Des marchés obligataires d'Asie-Pacifique en pleine mutation
Les places obligataires d'Asie-Pacifique attirent aujourd'hui bien plus que des acteurs locaux : des sociétés et États étrangers augmentent nettement leur recours à ces marchés pour se financer. Sur le premier semestre, les émissions « kangourou » (obligations en dollar australien émises par des emprunteurs étrangers) culminent à environ 60 milliards AUD (soit 42 milliards USD), selon LSEG. Cela représente une progression d'environ 40 % par rapport à 2025.
Parallèlement, les ventes libellées en yuans affichent des niveaux inédits : les obligations « panda » onshore ont atteint près de 160 milliards CNY (≈ 24 milliards USD) et les titres « dim sum » offshore environ 350 milliards CNY au premier semestre.
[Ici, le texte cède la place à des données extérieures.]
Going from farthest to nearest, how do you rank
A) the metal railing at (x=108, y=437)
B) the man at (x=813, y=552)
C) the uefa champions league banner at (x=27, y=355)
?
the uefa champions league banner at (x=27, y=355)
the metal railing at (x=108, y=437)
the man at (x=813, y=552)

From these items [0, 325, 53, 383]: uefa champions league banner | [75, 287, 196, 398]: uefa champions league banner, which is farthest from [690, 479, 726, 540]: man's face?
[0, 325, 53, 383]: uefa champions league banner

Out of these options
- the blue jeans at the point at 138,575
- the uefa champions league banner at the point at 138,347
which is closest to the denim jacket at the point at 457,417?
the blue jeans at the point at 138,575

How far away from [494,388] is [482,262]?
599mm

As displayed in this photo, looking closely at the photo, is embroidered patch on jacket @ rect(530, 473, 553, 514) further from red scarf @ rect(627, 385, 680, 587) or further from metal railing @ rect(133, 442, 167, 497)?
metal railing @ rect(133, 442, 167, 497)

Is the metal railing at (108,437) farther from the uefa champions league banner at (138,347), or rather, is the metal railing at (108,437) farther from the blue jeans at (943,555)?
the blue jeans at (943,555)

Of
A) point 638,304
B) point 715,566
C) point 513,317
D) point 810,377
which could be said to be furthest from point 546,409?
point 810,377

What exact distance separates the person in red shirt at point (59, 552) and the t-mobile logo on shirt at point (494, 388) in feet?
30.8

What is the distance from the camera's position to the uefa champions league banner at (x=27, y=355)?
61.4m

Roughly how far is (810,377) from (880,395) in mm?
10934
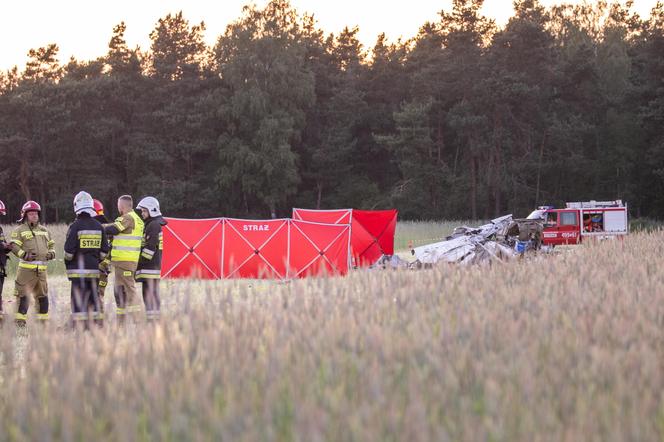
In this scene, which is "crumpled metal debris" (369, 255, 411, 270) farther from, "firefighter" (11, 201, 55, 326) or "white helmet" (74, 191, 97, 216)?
"firefighter" (11, 201, 55, 326)

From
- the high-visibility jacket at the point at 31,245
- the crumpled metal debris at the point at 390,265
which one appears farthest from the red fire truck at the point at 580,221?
the high-visibility jacket at the point at 31,245

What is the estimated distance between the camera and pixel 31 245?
11578 millimetres

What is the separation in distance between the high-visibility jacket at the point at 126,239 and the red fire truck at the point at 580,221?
69.2 feet

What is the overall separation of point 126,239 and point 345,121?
4848cm

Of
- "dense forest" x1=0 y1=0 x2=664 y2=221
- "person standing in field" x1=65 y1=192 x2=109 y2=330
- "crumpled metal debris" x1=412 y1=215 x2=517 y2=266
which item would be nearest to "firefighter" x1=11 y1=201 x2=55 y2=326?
"person standing in field" x1=65 y1=192 x2=109 y2=330

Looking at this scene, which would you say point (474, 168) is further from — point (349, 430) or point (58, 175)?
point (349, 430)

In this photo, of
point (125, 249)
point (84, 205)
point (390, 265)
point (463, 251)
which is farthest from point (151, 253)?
point (463, 251)

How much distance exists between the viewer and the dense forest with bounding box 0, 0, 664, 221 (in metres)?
50.7

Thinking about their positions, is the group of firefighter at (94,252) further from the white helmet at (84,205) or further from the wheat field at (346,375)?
the wheat field at (346,375)

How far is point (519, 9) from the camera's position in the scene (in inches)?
2191

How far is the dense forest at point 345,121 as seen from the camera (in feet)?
166

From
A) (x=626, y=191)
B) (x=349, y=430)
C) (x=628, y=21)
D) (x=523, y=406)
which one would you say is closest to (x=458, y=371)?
(x=523, y=406)

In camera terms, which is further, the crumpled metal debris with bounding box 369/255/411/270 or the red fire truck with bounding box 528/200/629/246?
the red fire truck with bounding box 528/200/629/246

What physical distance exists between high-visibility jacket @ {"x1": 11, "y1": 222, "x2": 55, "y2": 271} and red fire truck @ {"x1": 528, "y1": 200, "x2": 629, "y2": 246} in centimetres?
2140
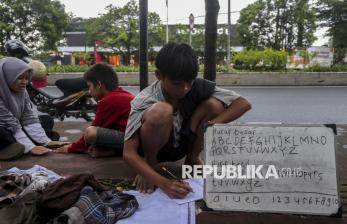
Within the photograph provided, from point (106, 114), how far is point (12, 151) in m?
0.84

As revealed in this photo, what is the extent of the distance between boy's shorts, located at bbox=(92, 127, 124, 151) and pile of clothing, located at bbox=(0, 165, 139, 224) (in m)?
0.87

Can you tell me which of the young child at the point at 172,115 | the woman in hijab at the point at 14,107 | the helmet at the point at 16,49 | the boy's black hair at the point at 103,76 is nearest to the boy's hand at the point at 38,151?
the woman in hijab at the point at 14,107

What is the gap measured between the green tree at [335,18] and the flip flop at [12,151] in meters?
22.7

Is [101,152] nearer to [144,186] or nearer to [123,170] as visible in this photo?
[123,170]

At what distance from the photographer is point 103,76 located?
341cm

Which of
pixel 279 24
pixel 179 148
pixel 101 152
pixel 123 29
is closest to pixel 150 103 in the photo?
pixel 179 148

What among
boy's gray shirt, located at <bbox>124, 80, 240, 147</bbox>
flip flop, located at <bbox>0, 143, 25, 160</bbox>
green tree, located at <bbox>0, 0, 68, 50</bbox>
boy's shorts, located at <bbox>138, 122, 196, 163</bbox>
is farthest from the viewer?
green tree, located at <bbox>0, 0, 68, 50</bbox>

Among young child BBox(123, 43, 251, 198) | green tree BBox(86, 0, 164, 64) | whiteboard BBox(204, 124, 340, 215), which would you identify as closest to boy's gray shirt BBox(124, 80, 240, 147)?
young child BBox(123, 43, 251, 198)

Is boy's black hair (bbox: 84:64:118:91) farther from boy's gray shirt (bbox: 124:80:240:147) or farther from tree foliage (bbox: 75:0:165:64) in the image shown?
tree foliage (bbox: 75:0:165:64)

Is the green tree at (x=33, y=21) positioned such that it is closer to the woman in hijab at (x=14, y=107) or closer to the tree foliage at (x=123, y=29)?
the tree foliage at (x=123, y=29)

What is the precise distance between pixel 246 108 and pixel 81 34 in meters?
48.1

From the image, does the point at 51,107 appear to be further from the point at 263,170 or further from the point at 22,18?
the point at 22,18

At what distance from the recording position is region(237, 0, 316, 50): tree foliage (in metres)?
20.8

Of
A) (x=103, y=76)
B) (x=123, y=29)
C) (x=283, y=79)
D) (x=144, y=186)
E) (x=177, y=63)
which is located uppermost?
(x=123, y=29)
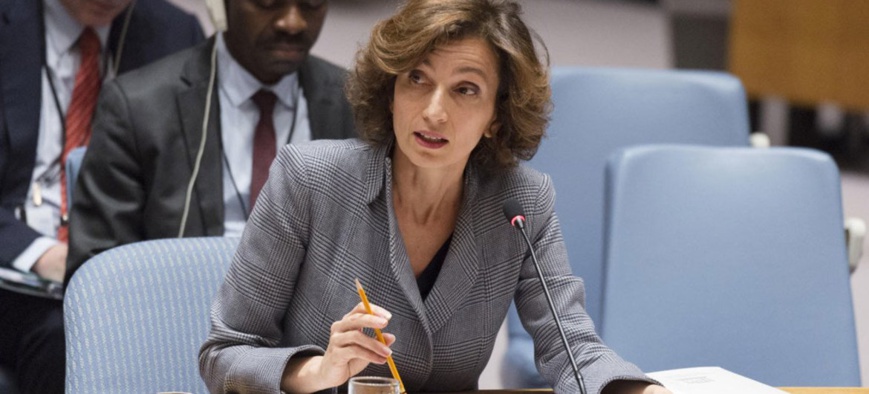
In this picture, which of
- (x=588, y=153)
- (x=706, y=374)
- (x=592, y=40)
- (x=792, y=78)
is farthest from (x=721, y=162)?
(x=592, y=40)

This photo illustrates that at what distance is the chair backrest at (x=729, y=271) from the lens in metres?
2.31

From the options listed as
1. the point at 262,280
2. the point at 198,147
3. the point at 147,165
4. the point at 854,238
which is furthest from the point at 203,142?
the point at 854,238

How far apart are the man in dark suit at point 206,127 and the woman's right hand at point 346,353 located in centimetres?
92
Goldman Sachs estime ces flux en hausse de plus de 60 % en glissement annuel, et note que la moitié de ces émissions provient d'émetteurs internationaux.
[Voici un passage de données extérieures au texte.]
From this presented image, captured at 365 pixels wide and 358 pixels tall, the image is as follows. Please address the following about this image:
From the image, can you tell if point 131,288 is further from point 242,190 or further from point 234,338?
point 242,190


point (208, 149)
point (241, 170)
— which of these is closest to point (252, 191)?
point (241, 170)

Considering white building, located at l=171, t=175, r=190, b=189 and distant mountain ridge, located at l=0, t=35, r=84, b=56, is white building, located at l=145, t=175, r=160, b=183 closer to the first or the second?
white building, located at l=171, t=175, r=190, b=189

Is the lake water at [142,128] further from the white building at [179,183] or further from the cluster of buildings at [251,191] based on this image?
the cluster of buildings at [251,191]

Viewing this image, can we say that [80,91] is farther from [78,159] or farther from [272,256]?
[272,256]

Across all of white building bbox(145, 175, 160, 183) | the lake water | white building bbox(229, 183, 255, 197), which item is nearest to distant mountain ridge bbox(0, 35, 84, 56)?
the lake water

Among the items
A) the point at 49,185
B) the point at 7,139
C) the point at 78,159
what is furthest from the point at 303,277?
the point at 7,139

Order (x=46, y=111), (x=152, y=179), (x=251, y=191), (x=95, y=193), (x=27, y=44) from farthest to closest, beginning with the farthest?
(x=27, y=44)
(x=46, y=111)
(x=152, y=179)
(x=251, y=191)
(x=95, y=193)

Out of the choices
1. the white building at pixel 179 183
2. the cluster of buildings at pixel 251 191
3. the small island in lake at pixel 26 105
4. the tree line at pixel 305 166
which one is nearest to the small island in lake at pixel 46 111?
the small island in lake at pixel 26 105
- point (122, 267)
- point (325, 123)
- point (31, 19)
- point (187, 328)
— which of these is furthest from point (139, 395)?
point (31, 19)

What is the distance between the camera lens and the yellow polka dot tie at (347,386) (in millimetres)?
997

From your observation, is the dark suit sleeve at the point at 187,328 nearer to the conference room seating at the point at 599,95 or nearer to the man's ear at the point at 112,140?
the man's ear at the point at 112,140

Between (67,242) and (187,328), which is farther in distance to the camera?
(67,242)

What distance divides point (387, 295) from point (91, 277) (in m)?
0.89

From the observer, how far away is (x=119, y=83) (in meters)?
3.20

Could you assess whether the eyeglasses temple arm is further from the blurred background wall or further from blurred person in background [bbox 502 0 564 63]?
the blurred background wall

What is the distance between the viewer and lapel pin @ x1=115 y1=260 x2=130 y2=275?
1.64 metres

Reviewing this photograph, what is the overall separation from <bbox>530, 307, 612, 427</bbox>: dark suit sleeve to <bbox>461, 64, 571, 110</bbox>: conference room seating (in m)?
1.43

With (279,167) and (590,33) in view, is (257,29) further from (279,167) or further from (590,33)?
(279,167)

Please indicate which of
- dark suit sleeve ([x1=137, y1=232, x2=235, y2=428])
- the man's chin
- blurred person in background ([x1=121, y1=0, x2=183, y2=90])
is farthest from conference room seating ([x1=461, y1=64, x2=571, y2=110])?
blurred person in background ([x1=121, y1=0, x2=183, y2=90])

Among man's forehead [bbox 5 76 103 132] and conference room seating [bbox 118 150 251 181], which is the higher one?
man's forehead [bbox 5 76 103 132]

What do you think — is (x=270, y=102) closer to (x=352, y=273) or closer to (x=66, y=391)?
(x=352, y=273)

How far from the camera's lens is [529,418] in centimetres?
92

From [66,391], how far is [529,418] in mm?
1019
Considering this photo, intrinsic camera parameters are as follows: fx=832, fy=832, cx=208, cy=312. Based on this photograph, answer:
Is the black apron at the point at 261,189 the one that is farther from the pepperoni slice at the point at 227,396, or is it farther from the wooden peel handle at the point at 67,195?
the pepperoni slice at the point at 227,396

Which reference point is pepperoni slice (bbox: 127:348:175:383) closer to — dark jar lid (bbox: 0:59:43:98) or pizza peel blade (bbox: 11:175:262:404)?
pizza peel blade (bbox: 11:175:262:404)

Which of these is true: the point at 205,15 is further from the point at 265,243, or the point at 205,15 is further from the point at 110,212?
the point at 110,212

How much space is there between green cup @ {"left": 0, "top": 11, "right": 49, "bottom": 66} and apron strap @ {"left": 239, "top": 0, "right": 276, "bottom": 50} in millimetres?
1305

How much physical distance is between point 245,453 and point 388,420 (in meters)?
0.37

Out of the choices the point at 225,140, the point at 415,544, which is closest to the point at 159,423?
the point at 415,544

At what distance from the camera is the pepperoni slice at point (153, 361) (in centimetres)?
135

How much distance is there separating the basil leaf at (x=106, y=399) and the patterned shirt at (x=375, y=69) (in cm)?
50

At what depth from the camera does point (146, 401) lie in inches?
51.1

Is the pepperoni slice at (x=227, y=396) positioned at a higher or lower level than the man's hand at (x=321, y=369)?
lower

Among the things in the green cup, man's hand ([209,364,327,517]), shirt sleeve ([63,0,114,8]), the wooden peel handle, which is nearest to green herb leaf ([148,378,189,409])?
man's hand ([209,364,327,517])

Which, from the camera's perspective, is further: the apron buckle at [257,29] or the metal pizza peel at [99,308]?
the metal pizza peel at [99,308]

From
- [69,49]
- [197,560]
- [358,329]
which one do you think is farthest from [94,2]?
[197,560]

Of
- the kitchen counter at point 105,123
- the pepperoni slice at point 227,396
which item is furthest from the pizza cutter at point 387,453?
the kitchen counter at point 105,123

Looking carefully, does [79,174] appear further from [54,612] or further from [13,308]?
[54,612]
« Nous avons atteint un point de bascule où ces marchés sont devenus nettement plus significatifs, tant pour les acteurs locaux que, inévitablement, pour les noms internationaux », explique Carla Goudge, responsable du syndicat d'émission de dette pour l'Asie-Pacifique chez HSBC.
Qui emprunte et pourquoi ?
La liste d'émetteurs étrangers s'allonge : des banques, des groupes industriels et même des gouvernements. Parmi les bénéficiaires récents figurent Commerzbank, Engie, Henkel, Singapore Airlines et l'État portugais, qui ont tous émis cette année en dollars australiens ou en yuans (onshore et offshore) pour la première fois. Les volumes élevés s'expliquent par une combinaison de facteurs : diversification des sources de financement, appétit pour des devises ou des courbes de rendement spécifiques, et l'élargissement de la base d'investisseurs locaux et internationaux prêts à souscrire ces titres.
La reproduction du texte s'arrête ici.